Washington has the postseason’s oldest goaltender with 39-year-old Craig Anderson, who has held his own against 2014 Vezina winer Tuukka Rask of Boston entering Game 3 of their first-round series. Edmonton hopes for the same from Mike Smith (also 39) entering its opener against Winnipeg’s reigning Vezina winner, Connor Hellebuyck.
“I think playoff hockey’s a lot about experience,” said Smith, who watched Anderson’s Game 1 win against the Bruins. “You can’t tell a young player what playoffs are like until they’ve actually witnessed it themselves. It’s something that’s unique to a veteran player and a player that’s been in the playoffs a few times over the course of my career.”
Anderson stopped 44 shots Monday in the Capitals’ OT loss to the Bruins that evened their best-of-seven series. It was his first playoff start since 2017 and his third all season.

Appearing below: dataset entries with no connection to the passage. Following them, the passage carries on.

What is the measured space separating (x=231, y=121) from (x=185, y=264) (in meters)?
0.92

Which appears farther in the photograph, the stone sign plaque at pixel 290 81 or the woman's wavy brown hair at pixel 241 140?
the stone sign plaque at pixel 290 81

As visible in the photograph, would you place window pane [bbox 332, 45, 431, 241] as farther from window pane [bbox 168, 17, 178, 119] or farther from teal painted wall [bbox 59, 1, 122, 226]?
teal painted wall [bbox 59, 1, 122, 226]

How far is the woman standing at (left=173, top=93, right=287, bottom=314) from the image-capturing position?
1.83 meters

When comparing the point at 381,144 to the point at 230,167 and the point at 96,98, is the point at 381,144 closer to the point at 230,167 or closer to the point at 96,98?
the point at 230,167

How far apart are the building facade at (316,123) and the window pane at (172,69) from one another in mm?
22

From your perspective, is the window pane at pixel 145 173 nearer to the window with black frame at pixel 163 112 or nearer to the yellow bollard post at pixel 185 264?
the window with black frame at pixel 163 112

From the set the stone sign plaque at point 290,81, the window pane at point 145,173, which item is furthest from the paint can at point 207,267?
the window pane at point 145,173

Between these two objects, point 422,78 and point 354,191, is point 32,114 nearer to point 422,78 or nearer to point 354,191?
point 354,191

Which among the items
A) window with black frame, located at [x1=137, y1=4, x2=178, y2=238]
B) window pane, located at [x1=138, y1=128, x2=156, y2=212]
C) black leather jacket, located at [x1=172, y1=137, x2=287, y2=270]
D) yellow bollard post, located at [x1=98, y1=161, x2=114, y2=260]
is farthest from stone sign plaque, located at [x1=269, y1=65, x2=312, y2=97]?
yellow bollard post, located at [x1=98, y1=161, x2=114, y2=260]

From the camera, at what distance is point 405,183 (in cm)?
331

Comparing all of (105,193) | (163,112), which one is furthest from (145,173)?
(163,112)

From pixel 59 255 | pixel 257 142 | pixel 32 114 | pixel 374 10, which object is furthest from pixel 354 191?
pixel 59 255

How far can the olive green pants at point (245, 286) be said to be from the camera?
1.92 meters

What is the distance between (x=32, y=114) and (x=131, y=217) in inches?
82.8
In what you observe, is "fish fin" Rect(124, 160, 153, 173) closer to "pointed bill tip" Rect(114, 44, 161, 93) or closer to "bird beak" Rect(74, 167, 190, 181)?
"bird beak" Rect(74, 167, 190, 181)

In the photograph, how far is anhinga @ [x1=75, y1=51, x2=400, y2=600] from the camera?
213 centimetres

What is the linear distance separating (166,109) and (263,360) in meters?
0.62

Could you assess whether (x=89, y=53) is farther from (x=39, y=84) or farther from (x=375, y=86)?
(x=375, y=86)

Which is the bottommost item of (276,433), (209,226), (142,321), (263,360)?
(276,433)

“As we get older, things become a little bit more difficult, so for Andy, he’s a veteran player,” Capitals coach Peter Laviolette said. “He’s been around, and he’s played a lot of games. The one thing that you’d like is to have that rhythm of playing games all the time so that he can keep his rhythm in the net, and he wasn’t afforded that luxury.”
The Nashville-Carolina series is the outlier. The Hurricanes gave 25-year-old Alex Nedeljkovic his first playoff start in Monday’s 5-2 win in Game 1 while fellow 26-year-old goalie Juuse Saros made his fifth career postseason start.
It’s unclear if Hurricanes coach Rod Brind’Amour will rotate goaltenders as he did last season to give Petr Mrazek a start after he missed significant time due to injuries.
“Yeah, Petr is our guy, but he’s had a lot of time off,” Brind’Amour said. “Not that I was questioning whether or not he could do it, it just gave Ned an opportunity this year. I just felt like he earned the start.”